Anyway, more via Chabert. In preparation for the 2004 coup, the US, France and Canadian paramilitaries were busily training 'rebels' in the Dominican Republic. Coterminously, the media began to issue dire warnings about Haiti the basket-case, Aristide the dictator, fraud, corruption, thuggishness etc. After the coup, The Guardian's sub-editors managed to mangle an article written by Charles Arthur on Haiti, in order to call Aristide a "General". Aristide was not, of course, ever even in the military, much less a military leader. He had no army, having demobilised it in 1995. Still, they persist. Mark this:
In the dead of the night, some 400 Brazilian, Jordanian and Peruvian soldiers fanned through the maze of tin shacks and sewage canals to take out Emanuel "Dread" Wilmé, a gang leader who had refused to surrender one of the most dangerous neighborhoods in the hemisphere.
When the sun rose after a five-hour battle, Wilmé and at least five of his crew were dead. So were dozens of men, women and children caught in the gunfire, community leaders and residents said.
UN officials hailed the July 6 raid as a turning point in ridding this shantytown of gangs loyal to President Jean-Bertrand Aristide, a populist former priest who was ousted by armed rebels 23 months ago.
But Operation Iron Fist, as the raid was called, became an Operation Band-Aid. A new gang leader quickly replaced Wilmé. And bandits and UN peacekeepers trade gunfire in the slum almost daily, injuring or killing civilians in the process.

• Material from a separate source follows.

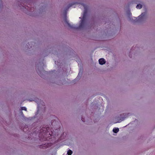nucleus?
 I'll return each mask as SVG.
<instances>
[{"label":"nucleus","mask_w":155,"mask_h":155,"mask_svg":"<svg viewBox=\"0 0 155 155\" xmlns=\"http://www.w3.org/2000/svg\"><path fill=\"white\" fill-rule=\"evenodd\" d=\"M73 152L72 151H71L70 150H68L67 152V154L68 155H71L72 154V153Z\"/></svg>","instance_id":"obj_10"},{"label":"nucleus","mask_w":155,"mask_h":155,"mask_svg":"<svg viewBox=\"0 0 155 155\" xmlns=\"http://www.w3.org/2000/svg\"><path fill=\"white\" fill-rule=\"evenodd\" d=\"M21 110H25V111L27 110V108L25 107H21Z\"/></svg>","instance_id":"obj_13"},{"label":"nucleus","mask_w":155,"mask_h":155,"mask_svg":"<svg viewBox=\"0 0 155 155\" xmlns=\"http://www.w3.org/2000/svg\"><path fill=\"white\" fill-rule=\"evenodd\" d=\"M37 67L38 68L36 70V71L38 73V74L40 76H41V72H43V68L41 66L39 67L38 66Z\"/></svg>","instance_id":"obj_5"},{"label":"nucleus","mask_w":155,"mask_h":155,"mask_svg":"<svg viewBox=\"0 0 155 155\" xmlns=\"http://www.w3.org/2000/svg\"><path fill=\"white\" fill-rule=\"evenodd\" d=\"M99 62L100 64L103 65L106 63L105 60L103 58H101L99 60Z\"/></svg>","instance_id":"obj_8"},{"label":"nucleus","mask_w":155,"mask_h":155,"mask_svg":"<svg viewBox=\"0 0 155 155\" xmlns=\"http://www.w3.org/2000/svg\"><path fill=\"white\" fill-rule=\"evenodd\" d=\"M27 9H28V10L30 12H32V8H27Z\"/></svg>","instance_id":"obj_15"},{"label":"nucleus","mask_w":155,"mask_h":155,"mask_svg":"<svg viewBox=\"0 0 155 155\" xmlns=\"http://www.w3.org/2000/svg\"><path fill=\"white\" fill-rule=\"evenodd\" d=\"M39 118L40 119H42L43 118V116H41Z\"/></svg>","instance_id":"obj_16"},{"label":"nucleus","mask_w":155,"mask_h":155,"mask_svg":"<svg viewBox=\"0 0 155 155\" xmlns=\"http://www.w3.org/2000/svg\"><path fill=\"white\" fill-rule=\"evenodd\" d=\"M126 13H127V16L129 20L130 21H133V18H131L132 14H131L130 11L129 10L127 11V12Z\"/></svg>","instance_id":"obj_6"},{"label":"nucleus","mask_w":155,"mask_h":155,"mask_svg":"<svg viewBox=\"0 0 155 155\" xmlns=\"http://www.w3.org/2000/svg\"><path fill=\"white\" fill-rule=\"evenodd\" d=\"M49 135H51V134H50V133H49Z\"/></svg>","instance_id":"obj_20"},{"label":"nucleus","mask_w":155,"mask_h":155,"mask_svg":"<svg viewBox=\"0 0 155 155\" xmlns=\"http://www.w3.org/2000/svg\"><path fill=\"white\" fill-rule=\"evenodd\" d=\"M21 114H23V113L22 111H21Z\"/></svg>","instance_id":"obj_18"},{"label":"nucleus","mask_w":155,"mask_h":155,"mask_svg":"<svg viewBox=\"0 0 155 155\" xmlns=\"http://www.w3.org/2000/svg\"><path fill=\"white\" fill-rule=\"evenodd\" d=\"M82 73V71H79L78 74V75L77 77V78H80L81 76Z\"/></svg>","instance_id":"obj_11"},{"label":"nucleus","mask_w":155,"mask_h":155,"mask_svg":"<svg viewBox=\"0 0 155 155\" xmlns=\"http://www.w3.org/2000/svg\"><path fill=\"white\" fill-rule=\"evenodd\" d=\"M72 5H69V7H68L69 8V7H70L71 6H72Z\"/></svg>","instance_id":"obj_17"},{"label":"nucleus","mask_w":155,"mask_h":155,"mask_svg":"<svg viewBox=\"0 0 155 155\" xmlns=\"http://www.w3.org/2000/svg\"><path fill=\"white\" fill-rule=\"evenodd\" d=\"M36 44L34 42H31L28 43L26 45L27 47L26 48L30 49L36 46Z\"/></svg>","instance_id":"obj_4"},{"label":"nucleus","mask_w":155,"mask_h":155,"mask_svg":"<svg viewBox=\"0 0 155 155\" xmlns=\"http://www.w3.org/2000/svg\"><path fill=\"white\" fill-rule=\"evenodd\" d=\"M40 147L41 148H46V147L45 146V144L43 145H41Z\"/></svg>","instance_id":"obj_14"},{"label":"nucleus","mask_w":155,"mask_h":155,"mask_svg":"<svg viewBox=\"0 0 155 155\" xmlns=\"http://www.w3.org/2000/svg\"><path fill=\"white\" fill-rule=\"evenodd\" d=\"M119 131V129L118 128H114L113 130V131L114 133H117Z\"/></svg>","instance_id":"obj_9"},{"label":"nucleus","mask_w":155,"mask_h":155,"mask_svg":"<svg viewBox=\"0 0 155 155\" xmlns=\"http://www.w3.org/2000/svg\"><path fill=\"white\" fill-rule=\"evenodd\" d=\"M47 130L46 128H44L43 129L41 130L40 132L43 133L42 134L43 136H45V135H48V132L47 131Z\"/></svg>","instance_id":"obj_7"},{"label":"nucleus","mask_w":155,"mask_h":155,"mask_svg":"<svg viewBox=\"0 0 155 155\" xmlns=\"http://www.w3.org/2000/svg\"><path fill=\"white\" fill-rule=\"evenodd\" d=\"M146 13H142L141 15L139 16L137 19V21L141 22L144 21L146 18Z\"/></svg>","instance_id":"obj_2"},{"label":"nucleus","mask_w":155,"mask_h":155,"mask_svg":"<svg viewBox=\"0 0 155 155\" xmlns=\"http://www.w3.org/2000/svg\"><path fill=\"white\" fill-rule=\"evenodd\" d=\"M134 3L137 4L136 6V8L137 9H140L142 8L143 2L139 0H136L134 1Z\"/></svg>","instance_id":"obj_3"},{"label":"nucleus","mask_w":155,"mask_h":155,"mask_svg":"<svg viewBox=\"0 0 155 155\" xmlns=\"http://www.w3.org/2000/svg\"><path fill=\"white\" fill-rule=\"evenodd\" d=\"M40 107V105L39 104H38V111L37 112V113L38 114L39 113V111L40 110V108L39 109V107Z\"/></svg>","instance_id":"obj_12"},{"label":"nucleus","mask_w":155,"mask_h":155,"mask_svg":"<svg viewBox=\"0 0 155 155\" xmlns=\"http://www.w3.org/2000/svg\"><path fill=\"white\" fill-rule=\"evenodd\" d=\"M43 107L45 108L44 106H43Z\"/></svg>","instance_id":"obj_19"},{"label":"nucleus","mask_w":155,"mask_h":155,"mask_svg":"<svg viewBox=\"0 0 155 155\" xmlns=\"http://www.w3.org/2000/svg\"><path fill=\"white\" fill-rule=\"evenodd\" d=\"M81 5L84 8V11L83 13L82 18L81 21L78 27L75 26V25H71L68 22L66 18V15L65 16L64 18V21L68 26L71 28L78 29H83L86 28L87 25V23L86 21V15L87 12V7L84 4H82Z\"/></svg>","instance_id":"obj_1"}]
</instances>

The atmosphere of "blackness" is palpable. Gangs. Wilme has been one of those resisting the attempt to return the country to a death-squad dictatorship. The immensely popular Lavalas had a great deal of grass-roots support to organise and Wilme tried to unite what are referred to as "street gangs" against the UN invaders. Yet, they who murder and do so under the rubric of the new sweatshop regime are not gangs, any more than are those UN troops who join the new 'Haitian National Police' in cutting people down in the streets. And yes, dear me yes, Aristide was a populist.